How does one calculate torque?

It is the outcome of multiplying the value of Force applied by the Distance from the point of the application of force. Hence torque of a bolt can be calculated by the below equation –
T = F x L
In this equation, the T stands for torque, while F corresponds to the applied force and L is the length/ distance of wrench or leaver. To illustrate, Let distance A be 1m and distance B is 2m. While the force applied at point A is 20 Newton, whereas the force applied at point B is 10 Newton. Using the equation to calculate the value for both point A and point B i.e. -

Point A is 20N x 1m = 20 N.m Point B is 10N x 2m = 20 N.m

The above illustration indicates that the same value can be achieved with the use of a lower force if the distance or in this case length from the nuts or bolts has been increased. This being said, most wrenches are dependent on the length, the implication of which is that the torque applied in actuality to the fastener could, however, vary if the position of the user’s hand on the wrench is changed, even with a pre-set wrench. This is incidental if the pivot point of the wrench mechanism does not coincide to the point of the application.

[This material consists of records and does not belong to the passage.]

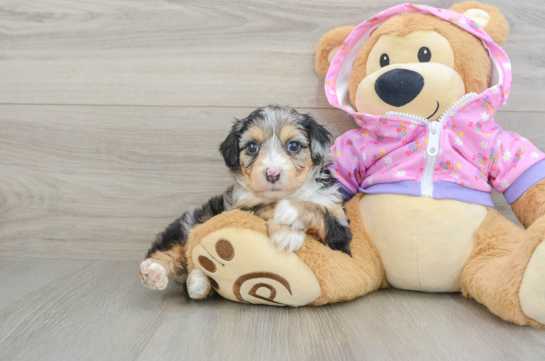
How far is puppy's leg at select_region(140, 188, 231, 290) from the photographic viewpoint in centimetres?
140

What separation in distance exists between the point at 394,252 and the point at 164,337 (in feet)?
2.62

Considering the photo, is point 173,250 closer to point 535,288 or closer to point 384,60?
point 384,60

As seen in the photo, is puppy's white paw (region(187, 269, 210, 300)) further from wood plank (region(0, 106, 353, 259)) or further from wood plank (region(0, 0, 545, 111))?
wood plank (region(0, 0, 545, 111))

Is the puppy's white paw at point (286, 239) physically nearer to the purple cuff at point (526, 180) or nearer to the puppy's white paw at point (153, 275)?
the puppy's white paw at point (153, 275)

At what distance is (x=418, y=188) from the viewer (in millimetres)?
1403

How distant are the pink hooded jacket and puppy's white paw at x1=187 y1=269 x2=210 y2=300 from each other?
2.24 feet

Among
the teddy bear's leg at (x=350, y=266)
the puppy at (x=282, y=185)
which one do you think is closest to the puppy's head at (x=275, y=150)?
the puppy at (x=282, y=185)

How is this applicable to Bolts Tension?

Since torque has been used to create tension, bolts are utilized to fasten two components in such a manner that they have the ability to resist forces such as tensile, or what is referred to as pulling apart as well as shearing or as referred to as sliding apart. Once the nut has been fixed onto the bolt, additional torque is what causes the nut to turn the bolt while stretching it. After the bolt has been stretched, it tends to resemble a solid spring, which in turn clamps the components together that is the nut and bolt. Bearing in mind that the clamp load is not to exceed the tensile load, these components i.e. nut and bolt shouldn’t be pulled apart. Material failure can be eliminated by the increased friction under shear loads, prevented by the relative motion of these components.

Determining the correct torque is dependent on two factors

1. The material characteristics of the bolt, which means the alloy grade used to produce these bolts.
2. The purpose these bolts are to be used for.

Typically, a bolt that has been under torqued could deform. Hence, these deformed bolts will be unable to provide as much clamping force as required for a particular application. On the other hand, it is possible to break an over torqued bolt. Another part that aids the user in applying torque is not only the use but also maintenance of proper tools. Generally, wrenches used aids the user by measuring the appropriate amount of torque being applied. This is done either in an analogue format or a digital format. In order for these wrenches to function in a reliable fashion, they have to be treated with the utmost care. Unlike conventionally used instruments such as the hammer, or even a screwdriver, a torque wrench is an instrument that functions on precision. Therefore, wrenches have to be handled carefully in order to avoid costly recalibration.